● **WORK INSTRUCTIONS**
Reproduce the passage of the VRF patch thread below, starting at "On 25/09/2018 18:16, David" and ending at "is not correct.".

Re: [PATCH net-next v1 1/5] net: allow binding socket in a VRF when there's an unbound socket

2018-10-01 Thread Mike Manning

On 25/09/2018 18:16, David Ahern wrote:
> On 9/25/18 9:26 AM, Mike Manning wrote:
>> On 24/09/2018 23:44, David Ahern wrote:
>>> On 9/24/18 10:13 AM, Mike Manning wrote:
>>>> From: Robert Shearman 
>>>>
>>>> There is no easy way currently for applications that want to receive
>>>> packets in the default VRF to be isolated from packets arriving in
>>>> VRFs, which makes using VRF-unaware applications in a VRF-aware system
>>>> a potential security risk.
>>> That comment is not correct.
>>>
>>> The point of the l3mdev sysctl's is to prohibit this case. Setting
>>> net.ipv4.{tcp,udp}_l3mdev_accept=0 means that a packet arriving on an
>>> interface enslaved to a VRF can not be received by a global socket.

● **RECORDED INFORMATION**
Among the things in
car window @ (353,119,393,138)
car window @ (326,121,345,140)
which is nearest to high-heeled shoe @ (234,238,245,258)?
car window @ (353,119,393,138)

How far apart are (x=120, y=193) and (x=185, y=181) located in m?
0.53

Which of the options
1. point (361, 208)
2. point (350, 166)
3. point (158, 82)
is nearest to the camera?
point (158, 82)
* * *
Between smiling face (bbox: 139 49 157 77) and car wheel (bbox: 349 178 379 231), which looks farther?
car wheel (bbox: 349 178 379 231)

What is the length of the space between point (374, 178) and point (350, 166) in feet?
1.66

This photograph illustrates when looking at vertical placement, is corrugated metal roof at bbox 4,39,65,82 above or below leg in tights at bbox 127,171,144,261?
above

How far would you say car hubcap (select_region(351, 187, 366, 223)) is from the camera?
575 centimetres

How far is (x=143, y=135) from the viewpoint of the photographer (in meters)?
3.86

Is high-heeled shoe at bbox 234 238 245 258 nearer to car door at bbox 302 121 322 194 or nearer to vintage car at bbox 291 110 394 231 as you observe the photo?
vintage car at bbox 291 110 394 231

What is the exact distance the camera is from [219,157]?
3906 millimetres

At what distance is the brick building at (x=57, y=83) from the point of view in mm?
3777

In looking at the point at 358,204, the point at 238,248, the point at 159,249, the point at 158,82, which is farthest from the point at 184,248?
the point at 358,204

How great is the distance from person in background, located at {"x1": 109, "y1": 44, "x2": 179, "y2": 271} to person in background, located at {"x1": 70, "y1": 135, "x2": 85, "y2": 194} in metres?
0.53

● **ANSWER TO THE TASK**
On 25/09/2018 18:16, David Ahern wrote:
> On 9/25/18 9:26 AM, Mike Manning wrote:
>> On 24/09/2018 23:44, David Ahern wrote:
>>> On 9/24/18 10:13 AM, Mike Manning wrote:
>>>> From: Robert Shearman 
>>>>
>>>> There is no easy way currently for applications that want to receive
>>>> packets in the default VRF to be isolated from packets arriving in
>>>> VRFs, which makes using VRF-unaware applications in a VRF-aware system
>>>> a potential security risk.
>>> That comment is not correct.